Granit Xhakas emotionale Rückkehr nach Basel

Granit Xhaka glaubt, bei Arsenal angekommen zu sein und freut sich auf das Treffen mit seinem Stammclub FC Basel.

Granit Xhaka: «Ich weiss, welches Potenzial ich besitze.»

Granit Xhaka: «Ich weiss, welches Potenzial ich besitze.»

(Bild: Keystone)

Florian Raz@razinger

Mit 19 Jahren zog er von Basel aus, um die grosse Fussballwelt zu erobern. Jetzt macht Granit Xhaka mit Arsenal bei seinem Stammclub Halt. Und am Anfang der kurzzeitigen Rückkehr steht eine kleine, nicht ganz unkritische Würdigung. Xhaka sitzt ein paar Zentimeter neben seinem Trainer ­Arsène Wenger, als der die ersten Monate des Mittelfeldspielers bei Arsenal zusammenfasst.

Der 24-jährige Basler habe etwas Anlaufzeit gebraucht, «um sich an die grössere Liga anzupassen», sagt Wenger, lobt aber sogleich: «Inzwischen hat er sich an die Intensität der Duelle im zentralen Mittelfeld gewöhnt. Er kann uns helfen, die Balance zwischen Offensive und Defensive zu halten».

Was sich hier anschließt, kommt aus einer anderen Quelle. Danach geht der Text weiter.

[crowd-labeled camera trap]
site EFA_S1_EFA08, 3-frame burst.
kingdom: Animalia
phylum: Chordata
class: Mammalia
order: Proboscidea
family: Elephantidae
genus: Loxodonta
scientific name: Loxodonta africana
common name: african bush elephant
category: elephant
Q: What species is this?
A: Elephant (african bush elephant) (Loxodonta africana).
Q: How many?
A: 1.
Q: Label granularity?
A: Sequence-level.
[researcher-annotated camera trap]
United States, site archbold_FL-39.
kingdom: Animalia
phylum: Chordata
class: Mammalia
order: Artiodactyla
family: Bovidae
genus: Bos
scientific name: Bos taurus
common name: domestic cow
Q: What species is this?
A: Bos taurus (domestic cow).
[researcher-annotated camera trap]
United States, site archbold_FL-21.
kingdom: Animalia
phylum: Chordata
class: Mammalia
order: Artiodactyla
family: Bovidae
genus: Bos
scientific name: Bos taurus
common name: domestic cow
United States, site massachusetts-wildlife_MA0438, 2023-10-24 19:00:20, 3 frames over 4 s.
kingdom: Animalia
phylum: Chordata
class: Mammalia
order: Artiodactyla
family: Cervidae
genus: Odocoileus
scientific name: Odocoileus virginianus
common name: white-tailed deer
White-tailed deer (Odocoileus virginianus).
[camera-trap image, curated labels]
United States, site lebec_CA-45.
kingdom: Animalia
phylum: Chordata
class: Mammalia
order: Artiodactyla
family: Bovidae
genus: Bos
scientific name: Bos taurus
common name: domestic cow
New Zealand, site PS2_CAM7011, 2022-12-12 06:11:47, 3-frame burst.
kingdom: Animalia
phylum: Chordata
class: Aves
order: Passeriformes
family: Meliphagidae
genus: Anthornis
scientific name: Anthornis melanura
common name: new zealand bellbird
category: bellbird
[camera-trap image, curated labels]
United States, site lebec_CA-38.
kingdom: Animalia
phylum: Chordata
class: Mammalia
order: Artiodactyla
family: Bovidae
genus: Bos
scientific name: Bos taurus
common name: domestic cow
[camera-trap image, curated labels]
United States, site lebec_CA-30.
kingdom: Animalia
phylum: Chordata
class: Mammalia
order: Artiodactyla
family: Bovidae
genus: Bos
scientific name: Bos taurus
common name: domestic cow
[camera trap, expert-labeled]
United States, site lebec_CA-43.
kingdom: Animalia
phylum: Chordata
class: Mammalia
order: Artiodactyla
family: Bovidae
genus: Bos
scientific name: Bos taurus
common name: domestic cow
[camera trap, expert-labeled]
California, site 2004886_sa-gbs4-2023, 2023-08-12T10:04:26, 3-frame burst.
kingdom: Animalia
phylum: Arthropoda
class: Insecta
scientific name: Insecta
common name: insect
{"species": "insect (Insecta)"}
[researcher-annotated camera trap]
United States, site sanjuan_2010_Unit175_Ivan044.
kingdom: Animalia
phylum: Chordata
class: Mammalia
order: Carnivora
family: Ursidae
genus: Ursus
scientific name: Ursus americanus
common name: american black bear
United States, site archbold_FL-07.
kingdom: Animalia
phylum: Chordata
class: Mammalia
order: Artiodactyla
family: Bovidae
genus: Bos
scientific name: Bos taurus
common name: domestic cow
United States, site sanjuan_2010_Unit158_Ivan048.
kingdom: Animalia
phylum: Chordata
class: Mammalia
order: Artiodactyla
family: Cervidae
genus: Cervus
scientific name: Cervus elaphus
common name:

Granit Xhaka, Sie haben die Worte Ihres Trainers gehört. Was sagen Sie dazu? Es ist klar, dass du etwas Zeit brauchst, wenn du in ein neues Land, zu einem neuen Club kommst, wenn du dich in einer neuen Sprache unterhalten musst. Du musst erst die Philosophie des Trainers kennenlernen, deine Mitspieler und den Mitarbeiterstab.

Als Sie vom FCB zu Mönchengladbach gewechselt sind, haben Sie gleich zu Beginn mit Ihrer Meinung nicht hinter dem Berg gehalten ... ... damals war ich 19 Jahre alt und habe Fehler begangen. Aus Fehlern darf man lernen – und das habe ich definitiv gemacht.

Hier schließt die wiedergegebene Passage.